Starting Your First Aquarium? Don’t Make These Mistakes…

Starting an aquarium isn’t as easy as throwing some rocks, a few cute sculptures, and a few or too many random fish into a tank and walking away from it. It takes a little planning, patience and dedication to create a happy little underwater world.

  1. Starting too small. While it does make sense to start smaller with a new hobby, you need to start with at minimum, a 25 gallon tank. Smaller tanks are more difficult to manage and are at a higher risk of quickly becoming unhealthy and killing your fish and plants. A larger tank will be more forgiving in regards to changes in ammonia, pH, nitrites and these levels will fluctuate.
  2. Not being patient. You’ve put the tank together, added the water and you’re ready to add fish. You need to wait. You may lose some or all of your fish if the water hasn’t stabilized yet. You need to treat the water to neutralize any harmful minerals and let it sit for a day or two before you introduce your new fish.
  3. Adding too many fish. The water in your tank has stabilized and you’re ready to add fish. Before you go to the local pet shop and purchase every pretty and neat looking fish, do your research on the different species or talk to the associates at the store. Some species cannot cohabitate with certain other species, some are solitary, some need buddies and some will help keep your tank clean. Listen to their advice about introducing these fish and you shouldn’t have any problems.
  4. Overstocking your tank. Everyone has a different opinion on how many inches of fish is recommended to keep in a tank so take the advice of your local pet shop.

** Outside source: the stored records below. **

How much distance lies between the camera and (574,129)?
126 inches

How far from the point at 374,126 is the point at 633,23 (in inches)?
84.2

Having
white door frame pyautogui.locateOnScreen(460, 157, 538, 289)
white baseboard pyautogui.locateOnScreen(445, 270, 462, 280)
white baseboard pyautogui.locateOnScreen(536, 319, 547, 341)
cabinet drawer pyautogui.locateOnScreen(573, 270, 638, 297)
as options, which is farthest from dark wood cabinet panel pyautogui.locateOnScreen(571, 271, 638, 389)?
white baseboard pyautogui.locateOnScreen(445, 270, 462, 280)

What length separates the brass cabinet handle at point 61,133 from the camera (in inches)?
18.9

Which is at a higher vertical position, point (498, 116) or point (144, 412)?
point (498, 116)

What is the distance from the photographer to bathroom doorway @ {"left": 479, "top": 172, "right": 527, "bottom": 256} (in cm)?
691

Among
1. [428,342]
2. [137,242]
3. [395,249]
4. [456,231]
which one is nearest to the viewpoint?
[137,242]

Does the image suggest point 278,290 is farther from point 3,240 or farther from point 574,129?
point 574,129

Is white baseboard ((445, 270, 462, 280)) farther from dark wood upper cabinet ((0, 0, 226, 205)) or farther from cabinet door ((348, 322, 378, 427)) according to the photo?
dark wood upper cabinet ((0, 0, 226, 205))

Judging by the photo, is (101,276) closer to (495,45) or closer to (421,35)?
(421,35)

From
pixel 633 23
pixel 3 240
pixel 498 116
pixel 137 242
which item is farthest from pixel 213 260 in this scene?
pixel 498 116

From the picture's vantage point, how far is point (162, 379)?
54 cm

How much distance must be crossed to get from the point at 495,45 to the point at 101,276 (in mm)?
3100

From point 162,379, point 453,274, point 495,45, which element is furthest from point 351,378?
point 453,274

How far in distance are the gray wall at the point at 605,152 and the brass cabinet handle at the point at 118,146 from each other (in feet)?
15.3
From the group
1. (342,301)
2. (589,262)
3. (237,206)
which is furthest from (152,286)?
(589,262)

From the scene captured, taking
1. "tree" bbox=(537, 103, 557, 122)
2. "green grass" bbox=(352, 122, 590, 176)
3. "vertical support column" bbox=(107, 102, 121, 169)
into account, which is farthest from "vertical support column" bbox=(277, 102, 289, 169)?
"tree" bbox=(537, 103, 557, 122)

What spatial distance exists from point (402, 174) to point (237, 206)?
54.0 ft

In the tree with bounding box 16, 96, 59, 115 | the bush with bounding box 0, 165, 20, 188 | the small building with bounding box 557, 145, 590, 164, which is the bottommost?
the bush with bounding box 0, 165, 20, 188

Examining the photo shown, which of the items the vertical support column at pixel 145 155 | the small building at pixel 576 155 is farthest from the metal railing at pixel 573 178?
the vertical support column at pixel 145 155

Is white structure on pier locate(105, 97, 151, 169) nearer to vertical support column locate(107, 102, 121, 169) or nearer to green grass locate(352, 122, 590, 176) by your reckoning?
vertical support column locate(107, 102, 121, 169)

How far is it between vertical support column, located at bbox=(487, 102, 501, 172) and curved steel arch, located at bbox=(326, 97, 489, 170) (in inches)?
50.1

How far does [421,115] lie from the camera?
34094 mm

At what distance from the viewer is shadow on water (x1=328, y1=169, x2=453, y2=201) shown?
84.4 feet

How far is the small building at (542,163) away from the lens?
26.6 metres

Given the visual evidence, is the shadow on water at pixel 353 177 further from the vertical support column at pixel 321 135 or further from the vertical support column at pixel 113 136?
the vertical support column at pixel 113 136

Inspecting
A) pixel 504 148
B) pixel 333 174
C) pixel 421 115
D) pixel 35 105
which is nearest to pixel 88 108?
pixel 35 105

Keep in mind it is always better to stay under that maximum rather than go over, so put that bigger fish back and find a smaller one if you need to. It’s also a good idea to only add a few fish at a time over the course of few weeks.
  5. Overfeeding your fish. Start with one daily feeding and see how your tank does. Don’t worry; you won’t be starving the fish. Now that you have fish in the tank and they are eating and pooping, your water levels are going to change and excess waste is going to make it more difficult for the water to stabilize again.
  6. Not testing the water regularly. This is especially important to do in the beginning so you don’t lose all that hard work you put into the tank, not to mention the patience you had with slowly introducing your fish. Start with checking hardness, pH, ammonia, nitrites and nitrates daily.
  7. Infrequent water changes. It is very important to regularly change part of the water to keep a happy aquarium. Ask your local pet shop for the proper tools and instructions for water changes. Make sure to keep a regular maintenance schedule.
  8. Improper filtration system. When you purchase the tank, be sure to purchase a filter that should turn the water over four to five times per hour. A filter that is slightly larger than what you need is better than one that is slightly too small. The goal is to have a low maintenance aquarium.

Follow these simple guidelines, take the advice of your local pet shop and most importantly exercise patience through the whole process and you should have a fun new hobby to enjoy.